# Get rid of Walter!!



## Kekai (Jan 12, 2005)

Yes I don't like Walter. Whos with me? Get rid of Walter!!


----------



## Drk Element (Nov 10, 2004)

whose walter?:biggrin:


----------



## Kekai (Jan 12, 2005)

Hes a skinny little twig that shoots with one hand...:laugh:


----------



## ShuHanGuanYu (Feb 3, 2005)

If he'll sign for dirt cheap (vet min) I'd let him come back. He is an able outside defender, and that's really about it. With only 10 players under contract (assuming Bell and JJ sign), we still need 4. Bo outlaw for a vet min would be great, but I doubt it'll happen. One might be Steven Hunter, but I see him leaving. If we could get any guys like Tyronn Lue, Chris Andersen (think he agreed to resign with NE), Mikki Moore, etc...I'd let him go.
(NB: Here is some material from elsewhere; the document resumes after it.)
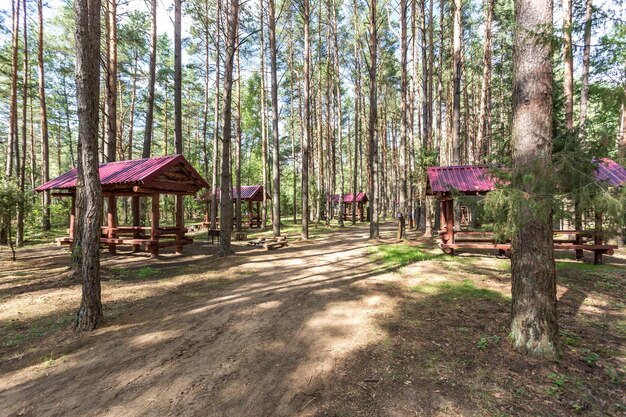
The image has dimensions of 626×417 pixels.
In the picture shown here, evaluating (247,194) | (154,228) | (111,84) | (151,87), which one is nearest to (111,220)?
(154,228)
I also think Michael Stewart is worthy of a look off the bench, since he'll be cheap. Rebounds and blocks shots, and that's about it. They should bring in one project young guy, either from our summer camp or guys like Frank Williams, Smush Parker, Jay Williams or some unsigned undrafted guy. Too bad Jahidi White can't stay healthy, he would be a nice big body off the bench.


----------



## Tiz (May 9, 2005)

Kekai23 said:


> Yes I don't like Walter. Whos with me? Get rid of Walter!!


Ya! Give him the boot. :banana:


----------



## Drk Element (Nov 10, 2004)

OHHHHHHHHHHHHHHHHHHH!!!!!!!! Mcarty, that guy.:biggrin:


----------



## Kekai (Jan 12, 2005)

Drk Element said:


> OHHHHHHHHHHHHHHHHHHH!!!!!!!! Mcarty, that guy.:biggrin:


:rofl:


----------



## Jammin (Jul 3, 2005)

Why don't you like him. WHen I went to the Rockets vs. Suns game he busted out 20.


----------



## Carbo04 (Apr 15, 2005)

McCarty is good for what he is. A 5 mpg player.


----------



## DWest Superstar (Jun 30, 2005)

I never want to hear bad talk on Walter again


----------